Figura 1. Micrografia de escaneamento eletrônico (SEM) revelando um agrupamento de bactérias (rosa) da espécie Streptococcus pyogenes. Essa bactéria é responsável por até 24 mil casos de severas infecções invasivas nos EUA, incluindo fasciíte necrosante, e até 1900 mortes anualmente. Ref.1

 
             Um homem de 35 anos de idade apresentou-se ao departamento de emergência de um hospital na Arábia Saudita com inchaço bilateral nas extremidades inferiores durando 2 semanas,  para o qual ele tinha se submetido a um procedimento de ventosaterapia molhada (1) sete dias antes da apresentação hospitalar; subsequente a esse procedimento, o paciente desenvolveu severa descamação cutânea, vermelhidão e dor nas extremidades inferiores, além de piora do inchaço.
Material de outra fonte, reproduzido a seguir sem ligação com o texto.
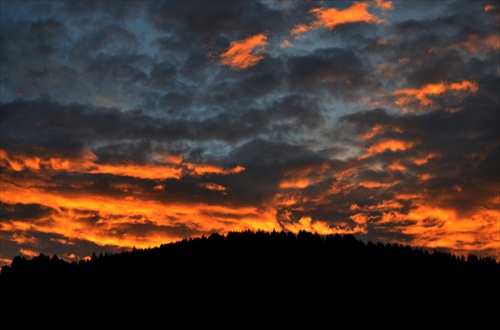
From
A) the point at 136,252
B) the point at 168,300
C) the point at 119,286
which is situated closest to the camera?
the point at 168,300

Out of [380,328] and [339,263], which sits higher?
[339,263]

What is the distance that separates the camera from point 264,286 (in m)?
144

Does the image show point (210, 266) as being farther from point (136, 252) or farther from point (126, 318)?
point (126, 318)

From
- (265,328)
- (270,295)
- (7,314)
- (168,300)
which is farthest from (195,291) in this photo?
(7,314)

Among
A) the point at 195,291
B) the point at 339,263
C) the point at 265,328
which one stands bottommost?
the point at 265,328

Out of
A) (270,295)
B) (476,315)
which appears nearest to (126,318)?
(270,295)

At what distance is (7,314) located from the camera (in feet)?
316

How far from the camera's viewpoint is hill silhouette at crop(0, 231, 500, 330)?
373ft

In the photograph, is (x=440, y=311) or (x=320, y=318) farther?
(x=440, y=311)

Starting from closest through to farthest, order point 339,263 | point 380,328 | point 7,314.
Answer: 1. point 7,314
2. point 380,328
3. point 339,263

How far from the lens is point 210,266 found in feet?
495

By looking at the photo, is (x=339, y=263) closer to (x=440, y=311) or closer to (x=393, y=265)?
(x=393, y=265)

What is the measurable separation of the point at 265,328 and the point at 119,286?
6019 centimetres

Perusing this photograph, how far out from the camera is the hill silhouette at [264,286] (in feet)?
373
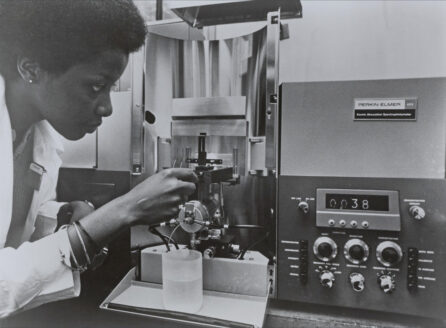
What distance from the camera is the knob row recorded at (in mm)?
848

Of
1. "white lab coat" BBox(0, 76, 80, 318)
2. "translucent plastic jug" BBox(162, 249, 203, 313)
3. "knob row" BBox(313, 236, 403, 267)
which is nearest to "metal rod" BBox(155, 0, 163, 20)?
"white lab coat" BBox(0, 76, 80, 318)

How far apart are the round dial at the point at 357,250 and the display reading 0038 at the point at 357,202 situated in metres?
0.09

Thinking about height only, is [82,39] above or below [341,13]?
below

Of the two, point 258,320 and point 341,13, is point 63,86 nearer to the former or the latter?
point 258,320

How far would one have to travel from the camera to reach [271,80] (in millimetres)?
950

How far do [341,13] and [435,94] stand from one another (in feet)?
2.05

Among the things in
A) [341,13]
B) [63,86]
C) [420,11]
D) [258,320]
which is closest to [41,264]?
[63,86]

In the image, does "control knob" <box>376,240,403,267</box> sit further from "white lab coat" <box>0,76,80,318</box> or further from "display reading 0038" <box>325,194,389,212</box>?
"white lab coat" <box>0,76,80,318</box>

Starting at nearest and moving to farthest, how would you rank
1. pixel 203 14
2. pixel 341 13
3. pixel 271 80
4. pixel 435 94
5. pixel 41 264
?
1. pixel 41 264
2. pixel 435 94
3. pixel 271 80
4. pixel 203 14
5. pixel 341 13

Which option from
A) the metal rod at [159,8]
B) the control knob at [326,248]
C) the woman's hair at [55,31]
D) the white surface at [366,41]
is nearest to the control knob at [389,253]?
the control knob at [326,248]

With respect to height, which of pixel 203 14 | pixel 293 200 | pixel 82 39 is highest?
pixel 203 14

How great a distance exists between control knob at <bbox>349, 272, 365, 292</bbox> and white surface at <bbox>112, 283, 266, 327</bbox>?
0.24 m

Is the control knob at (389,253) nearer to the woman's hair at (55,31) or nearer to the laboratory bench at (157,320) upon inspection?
the laboratory bench at (157,320)

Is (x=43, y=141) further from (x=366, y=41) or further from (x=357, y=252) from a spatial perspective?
(x=366, y=41)
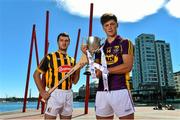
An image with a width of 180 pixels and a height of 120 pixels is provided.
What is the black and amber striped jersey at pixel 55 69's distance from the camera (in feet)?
13.5

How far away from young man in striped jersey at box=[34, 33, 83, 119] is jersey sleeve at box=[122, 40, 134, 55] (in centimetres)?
114

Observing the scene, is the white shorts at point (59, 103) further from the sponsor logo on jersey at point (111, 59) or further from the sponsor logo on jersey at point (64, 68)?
the sponsor logo on jersey at point (111, 59)

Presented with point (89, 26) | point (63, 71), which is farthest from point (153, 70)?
point (63, 71)

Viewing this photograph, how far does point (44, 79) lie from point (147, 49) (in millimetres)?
128104

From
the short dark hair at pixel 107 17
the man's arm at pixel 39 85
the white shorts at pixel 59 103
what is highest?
the short dark hair at pixel 107 17

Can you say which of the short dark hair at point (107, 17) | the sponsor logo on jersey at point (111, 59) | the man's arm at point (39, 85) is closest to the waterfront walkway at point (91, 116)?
the man's arm at point (39, 85)

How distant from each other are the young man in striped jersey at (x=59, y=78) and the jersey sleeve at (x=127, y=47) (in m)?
1.14

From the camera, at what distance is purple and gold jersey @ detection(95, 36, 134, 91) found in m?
3.19

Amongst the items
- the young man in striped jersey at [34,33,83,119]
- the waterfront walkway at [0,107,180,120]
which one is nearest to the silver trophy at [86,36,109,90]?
the young man in striped jersey at [34,33,83,119]

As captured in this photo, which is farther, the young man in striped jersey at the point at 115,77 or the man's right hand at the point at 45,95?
the man's right hand at the point at 45,95

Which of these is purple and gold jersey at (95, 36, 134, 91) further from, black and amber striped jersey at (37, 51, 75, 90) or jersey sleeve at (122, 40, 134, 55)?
black and amber striped jersey at (37, 51, 75, 90)

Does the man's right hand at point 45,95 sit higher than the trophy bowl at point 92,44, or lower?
lower

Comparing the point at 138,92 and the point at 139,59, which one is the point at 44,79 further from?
the point at 139,59

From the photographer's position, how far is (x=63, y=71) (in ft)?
13.8
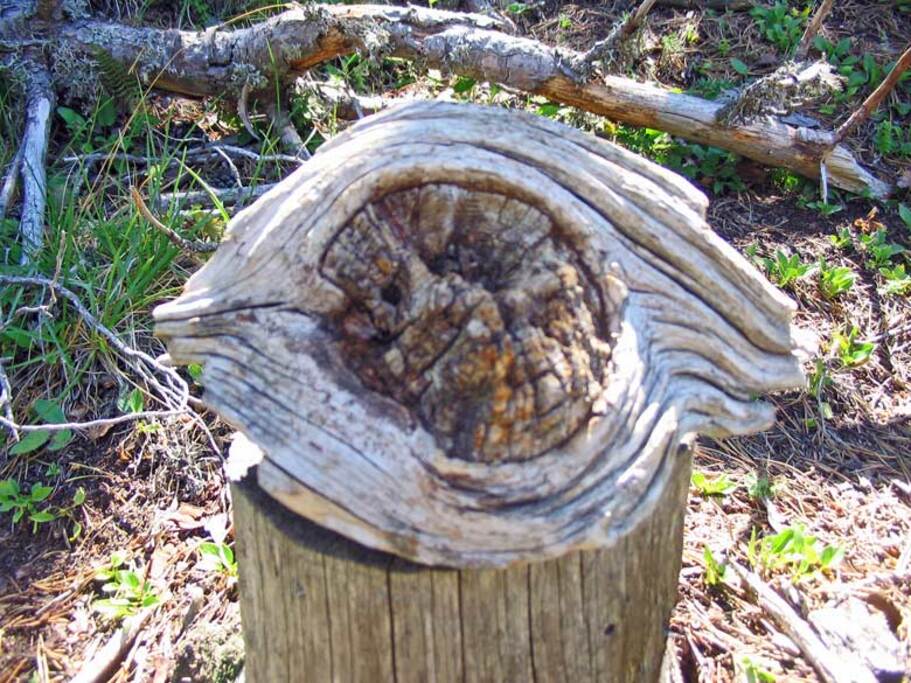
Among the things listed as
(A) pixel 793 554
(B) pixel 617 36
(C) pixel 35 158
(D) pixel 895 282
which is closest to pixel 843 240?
(D) pixel 895 282

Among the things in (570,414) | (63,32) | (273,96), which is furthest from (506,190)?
(63,32)

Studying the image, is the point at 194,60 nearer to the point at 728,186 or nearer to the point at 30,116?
the point at 30,116

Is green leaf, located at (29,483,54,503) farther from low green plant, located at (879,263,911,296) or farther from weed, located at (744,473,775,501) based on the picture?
low green plant, located at (879,263,911,296)

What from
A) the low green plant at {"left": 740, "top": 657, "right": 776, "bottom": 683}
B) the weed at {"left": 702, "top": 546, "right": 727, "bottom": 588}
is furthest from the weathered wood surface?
the weed at {"left": 702, "top": 546, "right": 727, "bottom": 588}

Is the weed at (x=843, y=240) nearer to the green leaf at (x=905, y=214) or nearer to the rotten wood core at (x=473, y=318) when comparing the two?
the green leaf at (x=905, y=214)

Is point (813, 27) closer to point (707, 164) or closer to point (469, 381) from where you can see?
point (707, 164)

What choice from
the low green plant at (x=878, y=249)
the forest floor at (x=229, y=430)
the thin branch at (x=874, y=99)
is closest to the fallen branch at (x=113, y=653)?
the forest floor at (x=229, y=430)
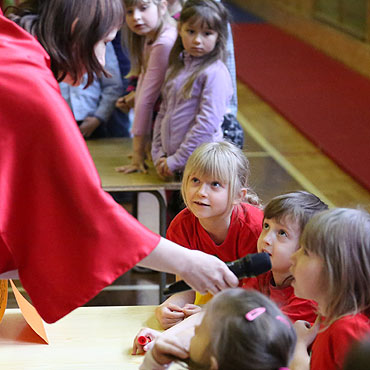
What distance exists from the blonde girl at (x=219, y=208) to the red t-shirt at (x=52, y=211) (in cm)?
72

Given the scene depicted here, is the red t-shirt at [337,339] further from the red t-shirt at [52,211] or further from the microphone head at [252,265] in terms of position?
the red t-shirt at [52,211]

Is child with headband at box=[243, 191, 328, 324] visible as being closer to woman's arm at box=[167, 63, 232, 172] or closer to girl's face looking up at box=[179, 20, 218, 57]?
woman's arm at box=[167, 63, 232, 172]

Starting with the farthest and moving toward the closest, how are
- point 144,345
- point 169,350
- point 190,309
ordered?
point 190,309
point 144,345
point 169,350

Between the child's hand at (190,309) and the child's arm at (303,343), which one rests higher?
the child's arm at (303,343)

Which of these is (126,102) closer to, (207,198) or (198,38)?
(198,38)

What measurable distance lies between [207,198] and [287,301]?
475 mm

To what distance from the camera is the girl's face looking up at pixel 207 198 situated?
7.96 feet

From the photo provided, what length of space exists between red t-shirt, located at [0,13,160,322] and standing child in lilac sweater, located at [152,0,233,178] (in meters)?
1.75

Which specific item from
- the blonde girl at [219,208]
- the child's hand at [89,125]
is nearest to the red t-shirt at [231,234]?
the blonde girl at [219,208]

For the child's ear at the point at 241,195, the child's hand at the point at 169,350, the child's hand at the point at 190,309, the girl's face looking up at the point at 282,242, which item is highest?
the child's hand at the point at 169,350

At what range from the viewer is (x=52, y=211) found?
5.62 feet

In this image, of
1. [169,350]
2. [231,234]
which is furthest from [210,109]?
[169,350]

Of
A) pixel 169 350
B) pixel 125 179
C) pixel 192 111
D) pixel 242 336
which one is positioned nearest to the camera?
pixel 242 336

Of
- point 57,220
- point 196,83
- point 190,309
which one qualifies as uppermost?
point 57,220
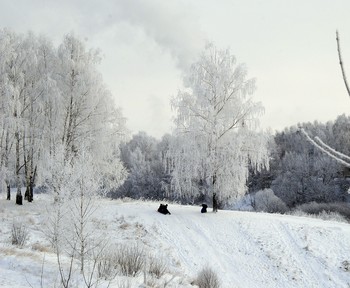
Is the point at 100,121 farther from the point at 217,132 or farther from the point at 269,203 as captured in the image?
the point at 269,203

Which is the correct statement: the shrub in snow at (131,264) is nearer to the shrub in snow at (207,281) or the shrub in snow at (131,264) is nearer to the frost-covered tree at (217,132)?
the shrub in snow at (207,281)

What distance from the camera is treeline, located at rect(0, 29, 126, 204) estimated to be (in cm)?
2078

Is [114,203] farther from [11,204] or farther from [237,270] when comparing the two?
[237,270]

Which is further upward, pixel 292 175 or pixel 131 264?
pixel 292 175

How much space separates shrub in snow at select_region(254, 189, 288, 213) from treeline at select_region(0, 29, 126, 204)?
27.5 m

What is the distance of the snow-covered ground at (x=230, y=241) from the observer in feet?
46.7

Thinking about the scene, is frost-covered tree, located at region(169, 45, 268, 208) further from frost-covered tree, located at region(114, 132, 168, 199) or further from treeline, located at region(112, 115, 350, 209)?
frost-covered tree, located at region(114, 132, 168, 199)

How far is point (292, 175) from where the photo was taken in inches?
2156

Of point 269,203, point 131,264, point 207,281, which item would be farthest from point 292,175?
point 131,264

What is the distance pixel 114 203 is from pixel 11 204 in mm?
5154

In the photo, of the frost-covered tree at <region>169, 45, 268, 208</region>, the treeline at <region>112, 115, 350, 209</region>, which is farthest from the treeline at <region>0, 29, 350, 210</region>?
the treeline at <region>112, 115, 350, 209</region>

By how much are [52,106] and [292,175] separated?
40.5 m

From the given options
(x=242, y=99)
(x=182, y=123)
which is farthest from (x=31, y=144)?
(x=242, y=99)

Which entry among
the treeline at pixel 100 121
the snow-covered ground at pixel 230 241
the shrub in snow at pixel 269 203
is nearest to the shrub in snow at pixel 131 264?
the snow-covered ground at pixel 230 241
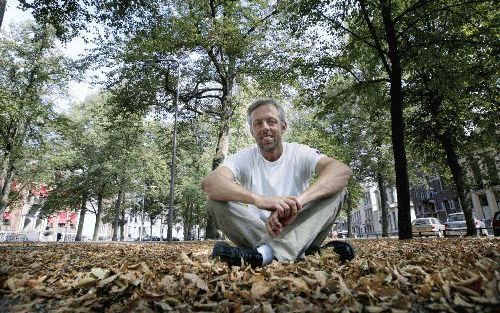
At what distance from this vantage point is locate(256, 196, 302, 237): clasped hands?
2732mm

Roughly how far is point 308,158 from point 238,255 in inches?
45.3

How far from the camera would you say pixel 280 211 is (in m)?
2.73

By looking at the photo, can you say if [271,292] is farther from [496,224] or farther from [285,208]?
[496,224]

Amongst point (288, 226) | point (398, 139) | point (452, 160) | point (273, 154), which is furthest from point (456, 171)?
point (288, 226)

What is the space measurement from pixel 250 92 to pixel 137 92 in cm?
632

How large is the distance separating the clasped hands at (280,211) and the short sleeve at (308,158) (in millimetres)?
639

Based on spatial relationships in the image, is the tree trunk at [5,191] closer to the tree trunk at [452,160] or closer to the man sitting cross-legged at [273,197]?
the man sitting cross-legged at [273,197]

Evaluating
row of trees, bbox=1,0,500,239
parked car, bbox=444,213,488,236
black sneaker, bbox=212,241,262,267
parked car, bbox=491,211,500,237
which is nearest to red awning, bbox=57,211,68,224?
row of trees, bbox=1,0,500,239

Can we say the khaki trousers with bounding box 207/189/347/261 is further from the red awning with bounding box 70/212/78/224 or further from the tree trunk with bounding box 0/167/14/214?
the red awning with bounding box 70/212/78/224

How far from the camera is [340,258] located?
10.5 ft

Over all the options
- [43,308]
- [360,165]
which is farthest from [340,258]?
[360,165]

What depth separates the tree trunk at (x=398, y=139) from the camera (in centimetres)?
1059

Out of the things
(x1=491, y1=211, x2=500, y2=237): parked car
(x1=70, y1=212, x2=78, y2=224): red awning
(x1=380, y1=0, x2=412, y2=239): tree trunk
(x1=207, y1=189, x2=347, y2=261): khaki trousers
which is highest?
(x1=70, y1=212, x2=78, y2=224): red awning

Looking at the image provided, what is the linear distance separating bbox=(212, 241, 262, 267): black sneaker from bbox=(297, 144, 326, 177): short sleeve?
3.23 ft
Previamente ao início dos sintomas, o paciente exibia boa saúde. Uma revisão sistemática do paciente revelou que ele tinha um histórico de calafrios e suores noturnos que tiveram início com os sintomas. O paciente negou qualquer outra reclamação, e sua família também negou qualquer histórico de doenças psiquiátricas, fumo ou abuso de drogas. Além disso, ele era um ocupado professor universitário, solteiro e vivia sozinho.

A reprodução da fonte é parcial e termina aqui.